Free Image Hosting at www.ImageShack.us



Thursday, June 25, 2009

5

I write you letters. I write you letters to say, “I miss you.” I write you letters to say, “I love you.” I stop writing letters, when you ask me to. I write you again in a year, to let you know that I haven’t forgotten.

The prayers I give to leaves I rip off trees. To water that stays still & has fish in it. To clouds that cover everything like the apocalypse is coming. To books with yellow pages. To the little holes that form in my clothes. “Come back.”

You. There are five of you. I count you, when I am walking alone. I find you, in the places I can. I sing songs to you, until I am out of breath.

I do. I do. I swear, I do.

Wednesday, June 24, 2009

4

She says,
"I remember the way love
used to glow like glitter on my skin,
before he made his way in.
Now every touch feels like a sin
that could crucify Medusa, Kali, Oshun, Mary.
Bury me in a blue blanket
so their god doesn't know I'm a girl,
cut off my curls,
I want peace when I'm dead."
Her friend knocks at the door,
"it's been three weeks,
don't you think it's time you got out of bed?"
"No.
The ceiling fan still feels like his breath.
I think I need just a couple more days of rest.
Please."
Bruises on her knees from praying to forget.

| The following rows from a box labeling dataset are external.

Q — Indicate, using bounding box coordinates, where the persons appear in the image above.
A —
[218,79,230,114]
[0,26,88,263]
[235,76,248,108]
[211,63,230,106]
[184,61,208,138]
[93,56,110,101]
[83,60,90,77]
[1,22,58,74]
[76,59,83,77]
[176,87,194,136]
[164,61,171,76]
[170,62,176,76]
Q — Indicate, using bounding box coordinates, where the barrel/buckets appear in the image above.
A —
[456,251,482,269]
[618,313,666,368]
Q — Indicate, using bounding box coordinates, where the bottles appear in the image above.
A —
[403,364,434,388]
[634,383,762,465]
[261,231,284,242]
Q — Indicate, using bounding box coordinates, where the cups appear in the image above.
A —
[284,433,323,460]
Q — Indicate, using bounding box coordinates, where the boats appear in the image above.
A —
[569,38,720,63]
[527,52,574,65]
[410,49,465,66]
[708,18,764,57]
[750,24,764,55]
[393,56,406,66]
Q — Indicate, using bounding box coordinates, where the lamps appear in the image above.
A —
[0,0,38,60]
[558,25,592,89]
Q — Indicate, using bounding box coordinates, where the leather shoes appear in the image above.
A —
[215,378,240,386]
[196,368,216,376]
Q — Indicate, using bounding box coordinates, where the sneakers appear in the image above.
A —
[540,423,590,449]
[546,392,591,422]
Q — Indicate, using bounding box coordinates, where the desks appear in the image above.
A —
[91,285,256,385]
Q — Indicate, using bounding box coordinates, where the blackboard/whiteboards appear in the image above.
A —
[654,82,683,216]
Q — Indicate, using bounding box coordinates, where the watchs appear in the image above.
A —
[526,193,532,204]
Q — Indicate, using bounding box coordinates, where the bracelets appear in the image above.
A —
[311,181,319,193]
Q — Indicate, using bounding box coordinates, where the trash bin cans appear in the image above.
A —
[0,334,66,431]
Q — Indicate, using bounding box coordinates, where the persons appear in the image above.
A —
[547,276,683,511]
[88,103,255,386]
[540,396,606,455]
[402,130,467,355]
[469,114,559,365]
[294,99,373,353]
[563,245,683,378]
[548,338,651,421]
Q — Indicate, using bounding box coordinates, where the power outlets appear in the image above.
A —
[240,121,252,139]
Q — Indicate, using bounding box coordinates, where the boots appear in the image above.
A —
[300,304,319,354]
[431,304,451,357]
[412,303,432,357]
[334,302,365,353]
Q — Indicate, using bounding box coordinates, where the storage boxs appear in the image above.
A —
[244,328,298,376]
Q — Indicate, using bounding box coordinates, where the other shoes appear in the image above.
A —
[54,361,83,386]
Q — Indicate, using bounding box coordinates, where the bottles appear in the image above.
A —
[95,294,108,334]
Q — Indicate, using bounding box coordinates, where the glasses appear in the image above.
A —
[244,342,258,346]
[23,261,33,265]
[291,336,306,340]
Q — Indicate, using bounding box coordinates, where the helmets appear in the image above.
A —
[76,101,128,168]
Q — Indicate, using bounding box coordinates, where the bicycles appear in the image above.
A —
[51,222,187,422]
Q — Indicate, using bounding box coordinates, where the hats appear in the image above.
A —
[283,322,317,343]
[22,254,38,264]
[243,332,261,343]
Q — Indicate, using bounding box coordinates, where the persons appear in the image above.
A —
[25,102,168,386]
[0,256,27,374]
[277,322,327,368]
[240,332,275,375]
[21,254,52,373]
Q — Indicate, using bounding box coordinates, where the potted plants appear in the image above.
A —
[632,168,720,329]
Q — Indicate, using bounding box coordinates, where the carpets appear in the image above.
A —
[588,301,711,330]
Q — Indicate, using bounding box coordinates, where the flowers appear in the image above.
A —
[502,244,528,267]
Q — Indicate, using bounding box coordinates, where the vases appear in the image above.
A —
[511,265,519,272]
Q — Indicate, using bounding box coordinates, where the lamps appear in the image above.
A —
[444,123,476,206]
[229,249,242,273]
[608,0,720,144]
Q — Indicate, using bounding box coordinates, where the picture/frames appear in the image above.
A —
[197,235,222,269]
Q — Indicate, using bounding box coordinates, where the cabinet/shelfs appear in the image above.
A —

I'm tired of wanting to float on my back under the stars, alone,
just so my skin will smell of chlorine, just so I'll feel clean.
I'm tired of wanting to skin myself,
just so I can regrow, just so I'll feel clean.

Sunday, June 21, 2009

3

The actor lay back in the grass & forced laughter from his throat. This was his read on grief. Josie thought doing nothing would have been more realistic. When your girlfriend dies in a car accident, it takes a while to believe it. The realization comes later, when you understand you will never see her again. When you go to wash the clothes, & there are her clothes, & you don't know whether to wash them or not, & you think, not, because that would mean fewer particles of her existing in the world, the smell of her body which was now underground, that particular scent will never happen again.

Saturday, June 13, 2009

2

What the fuck is going on?
What am I doing here?
I don't belong here.

Friday, June 12, 2009

1

I love you the most. Fellows don't know how to love like girls. You don't even know how to spell it. My darling.